TASK TO COMPLETE. Given the listing that follows, report all lines in which the string "Fraction" occurs.

=-=-=-=-=

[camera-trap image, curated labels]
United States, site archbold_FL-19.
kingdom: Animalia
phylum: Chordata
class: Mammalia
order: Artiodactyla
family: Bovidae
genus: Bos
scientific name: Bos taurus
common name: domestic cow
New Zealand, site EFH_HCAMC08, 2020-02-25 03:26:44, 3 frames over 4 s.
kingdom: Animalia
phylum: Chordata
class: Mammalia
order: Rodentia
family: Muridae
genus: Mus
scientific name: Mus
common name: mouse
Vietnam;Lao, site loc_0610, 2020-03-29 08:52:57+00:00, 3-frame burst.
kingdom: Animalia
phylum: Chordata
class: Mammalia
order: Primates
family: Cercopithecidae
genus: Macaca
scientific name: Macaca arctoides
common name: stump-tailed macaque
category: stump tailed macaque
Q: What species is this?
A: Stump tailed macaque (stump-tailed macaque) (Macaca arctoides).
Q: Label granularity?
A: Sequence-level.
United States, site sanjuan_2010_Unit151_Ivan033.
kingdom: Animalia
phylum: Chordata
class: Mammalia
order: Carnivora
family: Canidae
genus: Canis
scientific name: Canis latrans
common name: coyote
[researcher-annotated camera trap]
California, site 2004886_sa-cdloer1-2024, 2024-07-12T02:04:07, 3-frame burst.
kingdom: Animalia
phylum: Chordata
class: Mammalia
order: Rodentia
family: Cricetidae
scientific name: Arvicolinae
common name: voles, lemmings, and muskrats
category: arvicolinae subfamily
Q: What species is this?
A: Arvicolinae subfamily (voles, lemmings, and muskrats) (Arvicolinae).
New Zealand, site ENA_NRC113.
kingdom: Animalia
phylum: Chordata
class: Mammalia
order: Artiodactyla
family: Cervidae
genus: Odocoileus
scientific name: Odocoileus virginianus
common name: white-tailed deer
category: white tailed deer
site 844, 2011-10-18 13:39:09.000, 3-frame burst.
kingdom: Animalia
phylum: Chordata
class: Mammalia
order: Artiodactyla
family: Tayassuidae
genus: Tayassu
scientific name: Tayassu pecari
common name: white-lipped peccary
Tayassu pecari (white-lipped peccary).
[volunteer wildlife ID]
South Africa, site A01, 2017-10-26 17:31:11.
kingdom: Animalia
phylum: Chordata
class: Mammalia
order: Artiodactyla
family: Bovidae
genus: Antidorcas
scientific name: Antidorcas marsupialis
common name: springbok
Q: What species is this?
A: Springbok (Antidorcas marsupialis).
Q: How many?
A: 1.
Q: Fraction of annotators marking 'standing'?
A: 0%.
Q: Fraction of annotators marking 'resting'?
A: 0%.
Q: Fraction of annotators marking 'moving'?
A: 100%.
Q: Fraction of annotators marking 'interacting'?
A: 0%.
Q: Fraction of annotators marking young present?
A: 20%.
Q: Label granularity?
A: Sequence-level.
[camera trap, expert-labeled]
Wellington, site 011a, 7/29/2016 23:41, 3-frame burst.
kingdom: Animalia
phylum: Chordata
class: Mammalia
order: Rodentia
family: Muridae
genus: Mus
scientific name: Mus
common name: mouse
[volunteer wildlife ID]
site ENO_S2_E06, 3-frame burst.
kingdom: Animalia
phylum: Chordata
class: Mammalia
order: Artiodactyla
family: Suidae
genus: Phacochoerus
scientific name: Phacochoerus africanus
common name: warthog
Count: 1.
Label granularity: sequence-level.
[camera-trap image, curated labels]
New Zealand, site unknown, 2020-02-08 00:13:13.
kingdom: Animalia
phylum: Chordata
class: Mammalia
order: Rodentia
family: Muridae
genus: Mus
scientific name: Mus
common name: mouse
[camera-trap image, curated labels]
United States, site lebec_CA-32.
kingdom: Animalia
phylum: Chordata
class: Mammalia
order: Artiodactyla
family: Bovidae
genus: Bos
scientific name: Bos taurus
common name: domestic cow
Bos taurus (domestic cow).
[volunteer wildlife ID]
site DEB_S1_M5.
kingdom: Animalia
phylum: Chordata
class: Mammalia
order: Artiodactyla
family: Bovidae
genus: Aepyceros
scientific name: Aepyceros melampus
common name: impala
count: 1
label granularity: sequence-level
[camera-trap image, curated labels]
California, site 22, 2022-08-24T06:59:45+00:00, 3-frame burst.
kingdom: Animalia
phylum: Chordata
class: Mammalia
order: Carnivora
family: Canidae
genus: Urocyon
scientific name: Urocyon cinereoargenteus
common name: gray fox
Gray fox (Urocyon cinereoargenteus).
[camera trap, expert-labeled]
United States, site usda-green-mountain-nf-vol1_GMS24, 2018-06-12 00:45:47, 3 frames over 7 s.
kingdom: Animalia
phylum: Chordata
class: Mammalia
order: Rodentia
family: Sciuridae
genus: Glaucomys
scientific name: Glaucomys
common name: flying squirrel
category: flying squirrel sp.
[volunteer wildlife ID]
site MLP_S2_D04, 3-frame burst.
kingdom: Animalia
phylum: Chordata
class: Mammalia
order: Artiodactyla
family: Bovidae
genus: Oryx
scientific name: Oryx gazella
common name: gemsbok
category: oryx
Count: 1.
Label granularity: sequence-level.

=-=-=-=-=

RESULT OF THIS TASK.
Q: Fraction of annotators marking 'standing'?
Q: Fraction of annotators marking 'resting'?
Q: Fraction of annotators marking 'moving'?
Q: Fraction of annotators marking 'interacting'?
Q: Fraction of annotators marking young present?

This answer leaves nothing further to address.